Effect of silicate modulus on the setting, mechanical strength and microstructure of iron-rich aluminosilicate (laterite) based-geopolymer cured at room temperature

This paper studies the alkali activation of iron-rich aluminosilicates (laterites). Three activating alkaline solutions were prepared from sodium hydroxide solution (8, 10 and 12 M) with sodium silicate (Na2SiO3) in order to obtain the sodium silicate solutions with moduli of SiO2/Na2O equal to 0.75, 0.92 and 1.04; H2O/Na2O = 9.78, 10.45 and 12.04. The effects of above-defined solutions on the setting time, physical and microstructural properties of geopolymer binders from calcined laterite (600 °C), containing metakaolinite, as the sole binder at room temperature are reported and discussed.

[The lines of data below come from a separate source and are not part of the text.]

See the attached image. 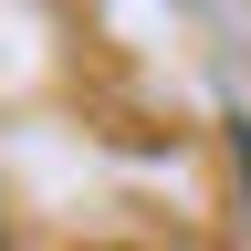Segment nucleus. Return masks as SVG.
Listing matches in <instances>:
<instances>
[{"label": "nucleus", "mask_w": 251, "mask_h": 251, "mask_svg": "<svg viewBox=\"0 0 251 251\" xmlns=\"http://www.w3.org/2000/svg\"><path fill=\"white\" fill-rule=\"evenodd\" d=\"M230 147H241V178H251V126H230Z\"/></svg>", "instance_id": "1"}]
</instances>
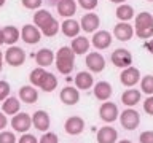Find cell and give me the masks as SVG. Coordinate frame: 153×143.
<instances>
[{"instance_id":"1","label":"cell","mask_w":153,"mask_h":143,"mask_svg":"<svg viewBox=\"0 0 153 143\" xmlns=\"http://www.w3.org/2000/svg\"><path fill=\"white\" fill-rule=\"evenodd\" d=\"M33 24L40 29V32L45 37H54L61 27V24L53 18V14L48 10H38L33 14Z\"/></svg>"},{"instance_id":"2","label":"cell","mask_w":153,"mask_h":143,"mask_svg":"<svg viewBox=\"0 0 153 143\" xmlns=\"http://www.w3.org/2000/svg\"><path fill=\"white\" fill-rule=\"evenodd\" d=\"M57 72L62 75H69L75 67V52L72 51L70 46H62L59 48L57 54L54 56Z\"/></svg>"},{"instance_id":"3","label":"cell","mask_w":153,"mask_h":143,"mask_svg":"<svg viewBox=\"0 0 153 143\" xmlns=\"http://www.w3.org/2000/svg\"><path fill=\"white\" fill-rule=\"evenodd\" d=\"M136 35L139 38L153 37V16L147 11H142L136 16Z\"/></svg>"},{"instance_id":"4","label":"cell","mask_w":153,"mask_h":143,"mask_svg":"<svg viewBox=\"0 0 153 143\" xmlns=\"http://www.w3.org/2000/svg\"><path fill=\"white\" fill-rule=\"evenodd\" d=\"M5 60L11 67H21L26 62V51L19 46H10L5 52Z\"/></svg>"},{"instance_id":"5","label":"cell","mask_w":153,"mask_h":143,"mask_svg":"<svg viewBox=\"0 0 153 143\" xmlns=\"http://www.w3.org/2000/svg\"><path fill=\"white\" fill-rule=\"evenodd\" d=\"M120 122H121V126L126 129V130H134V129H137L139 124H140V116H139V113L136 110L126 108L121 113V116H120Z\"/></svg>"},{"instance_id":"6","label":"cell","mask_w":153,"mask_h":143,"mask_svg":"<svg viewBox=\"0 0 153 143\" xmlns=\"http://www.w3.org/2000/svg\"><path fill=\"white\" fill-rule=\"evenodd\" d=\"M32 126V118L29 113H21L18 111L16 114H13V119H11V127L14 129L16 132H21V133H26Z\"/></svg>"},{"instance_id":"7","label":"cell","mask_w":153,"mask_h":143,"mask_svg":"<svg viewBox=\"0 0 153 143\" xmlns=\"http://www.w3.org/2000/svg\"><path fill=\"white\" fill-rule=\"evenodd\" d=\"M112 64L120 69H126L132 64V54L124 48H118L112 52Z\"/></svg>"},{"instance_id":"8","label":"cell","mask_w":153,"mask_h":143,"mask_svg":"<svg viewBox=\"0 0 153 143\" xmlns=\"http://www.w3.org/2000/svg\"><path fill=\"white\" fill-rule=\"evenodd\" d=\"M120 81H121V84L128 86V88H132L134 84H137L140 81V72L136 67L129 65L126 69H123L121 75H120Z\"/></svg>"},{"instance_id":"9","label":"cell","mask_w":153,"mask_h":143,"mask_svg":"<svg viewBox=\"0 0 153 143\" xmlns=\"http://www.w3.org/2000/svg\"><path fill=\"white\" fill-rule=\"evenodd\" d=\"M21 38L27 43V45H37V43L42 40V32L37 26L26 24V26L21 29Z\"/></svg>"},{"instance_id":"10","label":"cell","mask_w":153,"mask_h":143,"mask_svg":"<svg viewBox=\"0 0 153 143\" xmlns=\"http://www.w3.org/2000/svg\"><path fill=\"white\" fill-rule=\"evenodd\" d=\"M118 107L113 102H104L99 108V116L105 122H113L118 118Z\"/></svg>"},{"instance_id":"11","label":"cell","mask_w":153,"mask_h":143,"mask_svg":"<svg viewBox=\"0 0 153 143\" xmlns=\"http://www.w3.org/2000/svg\"><path fill=\"white\" fill-rule=\"evenodd\" d=\"M32 124H33V127H35L37 130L46 132L51 126L50 114H48L45 110H37V111L32 114Z\"/></svg>"},{"instance_id":"12","label":"cell","mask_w":153,"mask_h":143,"mask_svg":"<svg viewBox=\"0 0 153 143\" xmlns=\"http://www.w3.org/2000/svg\"><path fill=\"white\" fill-rule=\"evenodd\" d=\"M85 62H86V67L91 72H94V73H99V72H102L105 69V59L100 52H89L86 56Z\"/></svg>"},{"instance_id":"13","label":"cell","mask_w":153,"mask_h":143,"mask_svg":"<svg viewBox=\"0 0 153 143\" xmlns=\"http://www.w3.org/2000/svg\"><path fill=\"white\" fill-rule=\"evenodd\" d=\"M113 35L120 41H129L134 35V27L128 22H118L113 29Z\"/></svg>"},{"instance_id":"14","label":"cell","mask_w":153,"mask_h":143,"mask_svg":"<svg viewBox=\"0 0 153 143\" xmlns=\"http://www.w3.org/2000/svg\"><path fill=\"white\" fill-rule=\"evenodd\" d=\"M64 129H65V132L69 133V135H78V133H81V132H83V129H85L83 118H80V116L67 118V121L64 124Z\"/></svg>"},{"instance_id":"15","label":"cell","mask_w":153,"mask_h":143,"mask_svg":"<svg viewBox=\"0 0 153 143\" xmlns=\"http://www.w3.org/2000/svg\"><path fill=\"white\" fill-rule=\"evenodd\" d=\"M112 33L107 32V30H99L94 33L93 37V46L96 48V49H107V48L112 45Z\"/></svg>"},{"instance_id":"16","label":"cell","mask_w":153,"mask_h":143,"mask_svg":"<svg viewBox=\"0 0 153 143\" xmlns=\"http://www.w3.org/2000/svg\"><path fill=\"white\" fill-rule=\"evenodd\" d=\"M99 24H100V19L99 16L96 13H86L83 18H81V21H80V27L83 29L85 32H96V29L99 27Z\"/></svg>"},{"instance_id":"17","label":"cell","mask_w":153,"mask_h":143,"mask_svg":"<svg viewBox=\"0 0 153 143\" xmlns=\"http://www.w3.org/2000/svg\"><path fill=\"white\" fill-rule=\"evenodd\" d=\"M57 13L61 14L62 18H72L76 13V2L75 0H59L56 3Z\"/></svg>"},{"instance_id":"18","label":"cell","mask_w":153,"mask_h":143,"mask_svg":"<svg viewBox=\"0 0 153 143\" xmlns=\"http://www.w3.org/2000/svg\"><path fill=\"white\" fill-rule=\"evenodd\" d=\"M61 30H62V33H64L65 37H69V38H74V37H76L80 33V30H81V27H80V22H76L75 19H72V18H67L64 22L61 24Z\"/></svg>"},{"instance_id":"19","label":"cell","mask_w":153,"mask_h":143,"mask_svg":"<svg viewBox=\"0 0 153 143\" xmlns=\"http://www.w3.org/2000/svg\"><path fill=\"white\" fill-rule=\"evenodd\" d=\"M33 57H35V62L38 64V67H48L54 62V52H53L50 48H42V49H38L37 54Z\"/></svg>"},{"instance_id":"20","label":"cell","mask_w":153,"mask_h":143,"mask_svg":"<svg viewBox=\"0 0 153 143\" xmlns=\"http://www.w3.org/2000/svg\"><path fill=\"white\" fill-rule=\"evenodd\" d=\"M118 140V132L113 127H100L97 130V143H115Z\"/></svg>"},{"instance_id":"21","label":"cell","mask_w":153,"mask_h":143,"mask_svg":"<svg viewBox=\"0 0 153 143\" xmlns=\"http://www.w3.org/2000/svg\"><path fill=\"white\" fill-rule=\"evenodd\" d=\"M59 97H61V102L62 103H65V105H75L80 100V92H78V89L72 88V86H67V88H64V89L61 91Z\"/></svg>"},{"instance_id":"22","label":"cell","mask_w":153,"mask_h":143,"mask_svg":"<svg viewBox=\"0 0 153 143\" xmlns=\"http://www.w3.org/2000/svg\"><path fill=\"white\" fill-rule=\"evenodd\" d=\"M112 92H113L112 84L107 83V81H99L94 86V97L99 100H108Z\"/></svg>"},{"instance_id":"23","label":"cell","mask_w":153,"mask_h":143,"mask_svg":"<svg viewBox=\"0 0 153 143\" xmlns=\"http://www.w3.org/2000/svg\"><path fill=\"white\" fill-rule=\"evenodd\" d=\"M94 84V78H93V75L89 73V72H78L75 76V86H76V89H89L91 86Z\"/></svg>"},{"instance_id":"24","label":"cell","mask_w":153,"mask_h":143,"mask_svg":"<svg viewBox=\"0 0 153 143\" xmlns=\"http://www.w3.org/2000/svg\"><path fill=\"white\" fill-rule=\"evenodd\" d=\"M19 99L24 103H35L38 100V92L33 86H22L19 89Z\"/></svg>"},{"instance_id":"25","label":"cell","mask_w":153,"mask_h":143,"mask_svg":"<svg viewBox=\"0 0 153 143\" xmlns=\"http://www.w3.org/2000/svg\"><path fill=\"white\" fill-rule=\"evenodd\" d=\"M70 48L75 54H85V52H88V49H89V40L86 37L76 35V37H74V40H72Z\"/></svg>"},{"instance_id":"26","label":"cell","mask_w":153,"mask_h":143,"mask_svg":"<svg viewBox=\"0 0 153 143\" xmlns=\"http://www.w3.org/2000/svg\"><path fill=\"white\" fill-rule=\"evenodd\" d=\"M121 102L126 107H134L140 102V91L137 89H126L121 95Z\"/></svg>"},{"instance_id":"27","label":"cell","mask_w":153,"mask_h":143,"mask_svg":"<svg viewBox=\"0 0 153 143\" xmlns=\"http://www.w3.org/2000/svg\"><path fill=\"white\" fill-rule=\"evenodd\" d=\"M56 86H57V78L53 73H50V72H45V75H43L38 88L43 89L45 92H53V91L56 89Z\"/></svg>"},{"instance_id":"28","label":"cell","mask_w":153,"mask_h":143,"mask_svg":"<svg viewBox=\"0 0 153 143\" xmlns=\"http://www.w3.org/2000/svg\"><path fill=\"white\" fill-rule=\"evenodd\" d=\"M2 30H3V40H5L7 45L13 46L14 43L19 40V30H18V27H14V26H5Z\"/></svg>"},{"instance_id":"29","label":"cell","mask_w":153,"mask_h":143,"mask_svg":"<svg viewBox=\"0 0 153 143\" xmlns=\"http://www.w3.org/2000/svg\"><path fill=\"white\" fill-rule=\"evenodd\" d=\"M115 14H117V18H118L121 22H128L129 19L134 18V8L131 7V5L121 3V5H120V7L117 8Z\"/></svg>"},{"instance_id":"30","label":"cell","mask_w":153,"mask_h":143,"mask_svg":"<svg viewBox=\"0 0 153 143\" xmlns=\"http://www.w3.org/2000/svg\"><path fill=\"white\" fill-rule=\"evenodd\" d=\"M19 108H21V102L16 97H7L2 105L3 113H7V114H16L19 111Z\"/></svg>"},{"instance_id":"31","label":"cell","mask_w":153,"mask_h":143,"mask_svg":"<svg viewBox=\"0 0 153 143\" xmlns=\"http://www.w3.org/2000/svg\"><path fill=\"white\" fill-rule=\"evenodd\" d=\"M140 89H142V92L153 95V76L152 75H147L140 80Z\"/></svg>"},{"instance_id":"32","label":"cell","mask_w":153,"mask_h":143,"mask_svg":"<svg viewBox=\"0 0 153 143\" xmlns=\"http://www.w3.org/2000/svg\"><path fill=\"white\" fill-rule=\"evenodd\" d=\"M43 75H45V70H43V67H37V69H33V70L30 72V76H29V80H30L32 86H38V84H40Z\"/></svg>"},{"instance_id":"33","label":"cell","mask_w":153,"mask_h":143,"mask_svg":"<svg viewBox=\"0 0 153 143\" xmlns=\"http://www.w3.org/2000/svg\"><path fill=\"white\" fill-rule=\"evenodd\" d=\"M59 142V138L54 132H45L42 135V138L38 140V143H57Z\"/></svg>"},{"instance_id":"34","label":"cell","mask_w":153,"mask_h":143,"mask_svg":"<svg viewBox=\"0 0 153 143\" xmlns=\"http://www.w3.org/2000/svg\"><path fill=\"white\" fill-rule=\"evenodd\" d=\"M10 83L5 80H0V100H5L10 95Z\"/></svg>"},{"instance_id":"35","label":"cell","mask_w":153,"mask_h":143,"mask_svg":"<svg viewBox=\"0 0 153 143\" xmlns=\"http://www.w3.org/2000/svg\"><path fill=\"white\" fill-rule=\"evenodd\" d=\"M0 143H16V135L13 132H0Z\"/></svg>"},{"instance_id":"36","label":"cell","mask_w":153,"mask_h":143,"mask_svg":"<svg viewBox=\"0 0 153 143\" xmlns=\"http://www.w3.org/2000/svg\"><path fill=\"white\" fill-rule=\"evenodd\" d=\"M21 2H22V7L27 10H38L42 7L43 0H21Z\"/></svg>"},{"instance_id":"37","label":"cell","mask_w":153,"mask_h":143,"mask_svg":"<svg viewBox=\"0 0 153 143\" xmlns=\"http://www.w3.org/2000/svg\"><path fill=\"white\" fill-rule=\"evenodd\" d=\"M78 5L83 10L91 11V10H94L96 7H97V0H78Z\"/></svg>"},{"instance_id":"38","label":"cell","mask_w":153,"mask_h":143,"mask_svg":"<svg viewBox=\"0 0 153 143\" xmlns=\"http://www.w3.org/2000/svg\"><path fill=\"white\" fill-rule=\"evenodd\" d=\"M139 140H140V143H153V130L142 132L140 137H139Z\"/></svg>"},{"instance_id":"39","label":"cell","mask_w":153,"mask_h":143,"mask_svg":"<svg viewBox=\"0 0 153 143\" xmlns=\"http://www.w3.org/2000/svg\"><path fill=\"white\" fill-rule=\"evenodd\" d=\"M143 110H145L147 114H152L153 116V95L145 99V102H143Z\"/></svg>"},{"instance_id":"40","label":"cell","mask_w":153,"mask_h":143,"mask_svg":"<svg viewBox=\"0 0 153 143\" xmlns=\"http://www.w3.org/2000/svg\"><path fill=\"white\" fill-rule=\"evenodd\" d=\"M18 143H38V140L32 135V133H27L26 132V133H22V137L19 138Z\"/></svg>"},{"instance_id":"41","label":"cell","mask_w":153,"mask_h":143,"mask_svg":"<svg viewBox=\"0 0 153 143\" xmlns=\"http://www.w3.org/2000/svg\"><path fill=\"white\" fill-rule=\"evenodd\" d=\"M7 124H8V119H7V116H5L3 113H0V130L7 127Z\"/></svg>"},{"instance_id":"42","label":"cell","mask_w":153,"mask_h":143,"mask_svg":"<svg viewBox=\"0 0 153 143\" xmlns=\"http://www.w3.org/2000/svg\"><path fill=\"white\" fill-rule=\"evenodd\" d=\"M143 46H145V49L148 52H152V54H153V38H150L148 41H145V45H143Z\"/></svg>"},{"instance_id":"43","label":"cell","mask_w":153,"mask_h":143,"mask_svg":"<svg viewBox=\"0 0 153 143\" xmlns=\"http://www.w3.org/2000/svg\"><path fill=\"white\" fill-rule=\"evenodd\" d=\"M3 43H5V40H3V30L0 29V46H2Z\"/></svg>"},{"instance_id":"44","label":"cell","mask_w":153,"mask_h":143,"mask_svg":"<svg viewBox=\"0 0 153 143\" xmlns=\"http://www.w3.org/2000/svg\"><path fill=\"white\" fill-rule=\"evenodd\" d=\"M2 67H3V54L0 51V72H2Z\"/></svg>"},{"instance_id":"45","label":"cell","mask_w":153,"mask_h":143,"mask_svg":"<svg viewBox=\"0 0 153 143\" xmlns=\"http://www.w3.org/2000/svg\"><path fill=\"white\" fill-rule=\"evenodd\" d=\"M110 2H113V3H120V5H121V3L126 2V0H110Z\"/></svg>"},{"instance_id":"46","label":"cell","mask_w":153,"mask_h":143,"mask_svg":"<svg viewBox=\"0 0 153 143\" xmlns=\"http://www.w3.org/2000/svg\"><path fill=\"white\" fill-rule=\"evenodd\" d=\"M118 143H132V142H129V140H121V142H118Z\"/></svg>"},{"instance_id":"47","label":"cell","mask_w":153,"mask_h":143,"mask_svg":"<svg viewBox=\"0 0 153 143\" xmlns=\"http://www.w3.org/2000/svg\"><path fill=\"white\" fill-rule=\"evenodd\" d=\"M3 5H5V0H0V8H2Z\"/></svg>"},{"instance_id":"48","label":"cell","mask_w":153,"mask_h":143,"mask_svg":"<svg viewBox=\"0 0 153 143\" xmlns=\"http://www.w3.org/2000/svg\"><path fill=\"white\" fill-rule=\"evenodd\" d=\"M148 2H153V0H148Z\"/></svg>"}]
</instances>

A laterite from Eloumden and one from Odza were used. The synthesized products were labelled GPEL(i=1.04, 0.92 and 0.75) and GPOD(i=1.04, 0.92 and 0.75) series. The dry compressive strength measured after 7 and 28 days were 4–10 and 10–18 MPa, respectively. It was typically found that the geopolymer paste from sodium hydroxide with molar concentration 12 M and the molar ratio SiO2/Na2O of the silicate solution equal to 0.75 produced the highest compressive strength (~ 18 MPa). These samples also have a denser matrix. The dry bulk densities of both series increased with the decrease of silica moduli and were in the range 2.31–2.43 and 2.32–2.52 g/cm3 and the water absorptions were in the range of 8.21–11.40% and 7.23–13.03% for geopolymers GPEL and GPOD series, respectively. The setting time decreased with increasing molarity of NaOH solutions. The physicochemical properties and the mineralogy of both iron-rich aluminosilicates were influenced by the silicate modulus of activating solutions and the best compositions were achieved with characteristic SiO2/Na2O = 0.75 and H2O/Na2O = 9.78.